Output the entries below so that they read exactly as they do now.

INFORMATION SUPPLIED Block Start

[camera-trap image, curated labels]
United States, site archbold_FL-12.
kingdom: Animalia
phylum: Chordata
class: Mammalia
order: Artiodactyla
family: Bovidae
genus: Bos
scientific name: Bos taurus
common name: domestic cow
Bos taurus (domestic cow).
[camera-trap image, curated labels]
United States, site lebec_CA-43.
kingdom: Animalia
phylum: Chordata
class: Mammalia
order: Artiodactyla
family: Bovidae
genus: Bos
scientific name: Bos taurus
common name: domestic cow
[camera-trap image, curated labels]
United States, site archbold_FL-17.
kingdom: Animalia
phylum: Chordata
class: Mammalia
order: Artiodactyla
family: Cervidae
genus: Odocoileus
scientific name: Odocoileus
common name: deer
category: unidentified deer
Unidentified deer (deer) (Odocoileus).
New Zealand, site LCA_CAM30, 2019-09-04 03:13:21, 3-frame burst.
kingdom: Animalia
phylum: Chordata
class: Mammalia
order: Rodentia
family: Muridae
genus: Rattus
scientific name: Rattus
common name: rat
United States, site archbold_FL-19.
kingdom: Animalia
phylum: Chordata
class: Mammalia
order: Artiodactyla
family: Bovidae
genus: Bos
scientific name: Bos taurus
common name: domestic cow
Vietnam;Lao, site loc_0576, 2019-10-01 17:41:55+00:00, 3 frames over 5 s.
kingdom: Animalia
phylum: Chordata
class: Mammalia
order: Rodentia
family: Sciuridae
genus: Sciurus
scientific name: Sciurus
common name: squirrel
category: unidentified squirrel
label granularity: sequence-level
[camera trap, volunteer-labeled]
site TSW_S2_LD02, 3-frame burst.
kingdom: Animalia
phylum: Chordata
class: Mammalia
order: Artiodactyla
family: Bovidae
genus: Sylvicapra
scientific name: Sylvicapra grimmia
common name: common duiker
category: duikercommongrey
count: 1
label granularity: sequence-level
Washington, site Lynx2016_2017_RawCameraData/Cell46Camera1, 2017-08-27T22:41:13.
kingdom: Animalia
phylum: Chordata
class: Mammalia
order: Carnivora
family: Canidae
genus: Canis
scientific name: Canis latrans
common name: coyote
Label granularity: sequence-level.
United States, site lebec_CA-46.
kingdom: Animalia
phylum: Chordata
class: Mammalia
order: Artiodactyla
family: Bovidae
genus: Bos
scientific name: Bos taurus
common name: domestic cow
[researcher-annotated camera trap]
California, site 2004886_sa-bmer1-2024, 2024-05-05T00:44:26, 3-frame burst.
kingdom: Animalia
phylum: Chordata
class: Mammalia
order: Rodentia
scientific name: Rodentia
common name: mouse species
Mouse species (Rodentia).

INFORMATION SUPPLIED Block End

-- EXERCISE RESPONSE --
[camera-trap image, curated labels]
United States, site archbold_FL-12.
kingdom: Animalia
phylum: Chordata
class: Mammalia
order: Artiodactyla
family: Bovidae
genus: Bos
scientific name: Bos taurus
common name: domestic cow
Bos taurus (domestic cow).
[camera-trap image, curated labels]
United States, site lebec_CA-43.
kingdom: Animalia
phylum: Chordata
class: Mammalia
order: Artiodactyla
family: Bovidae
genus: Bos
scientific name: Bos taurus
common name: domestic cow
[camera-trap image, curated labels]
United States, site archbold_FL-17.
kingdom: Animalia
phylum: Chordata
class: Mammalia
order: Artiodactyla
family: Cervidae
genus: Odocoileus
scientific name: Odocoileus
common name: deer
category: unidentified deer
Unidentified deer (deer) (Odocoileus).
New Zealand, site LCA_CAM30, 2019-09-04 03:13:21, 3-frame burst.
kingdom: Animalia
phylum: Chordata
class: Mammalia
order: Rodentia
family: Muridae
genus: Rattus
scientific name: Rattus
common name: rat
United States, site archbold_FL-19.
kingdom: Animalia
phylum: Chordata
class: Mammalia
order: Artiodactyla
family: Bovidae
genus: Bos
scientific name: Bos taurus
common name: domestic cow
Vietnam;Lao, site loc_0576, 2019-10-01 17:41:55+00:00, 3 frames over 5 s.
kingdom: Animalia
phylum: Chordata
class: Mammalia
order: Rodentia
family: Sciuridae
genus: Sciurus
scientific name: Sciurus
common name: squirrel
category: unidentified squirrel
label granularity: sequence-level
[camera trap, volunteer-labeled]
site TSW_S2_LD02, 3-frame burst.
kingdom: Animalia
phylum: Chordata
class: Mammalia
order: Artiodactyla
family: Bovidae
genus: Sylvicapra
scientific name: Sylvicapra grimmia
common name: common duiker
category: duikercommongrey
count: 1
label granularity: sequence-level
Washington, site Lynx2016_2017_RawCameraData/Cell46Camera1, 2017-08-27T22:41:13.
kingdom: Animalia
phylum: Chordata
class: Mammalia
order: Carnivora
family: Canidae
genus: Canis
scientific name: Canis latrans
common name: coyote
Label granularity: sequence-level.
United States, site lebec_CA-46.
kingdom: Animalia
phylum: Chordata
class: Mammalia
order: Artiodactyla
family: Bovidae
genus: Bos
scientific name: Bos taurus
common name: domestic cow
[researcher-annotated camera trap]
California, site 2004886_sa-bmer1-2024, 2024-05-05T00:44:26, 3-frame burst.
kingdom: Animalia
phylum: Chordata
class: Mammalia
order: Rodentia
scientific name: Rodentia
common name: mouse species
Mouse species (Rodentia).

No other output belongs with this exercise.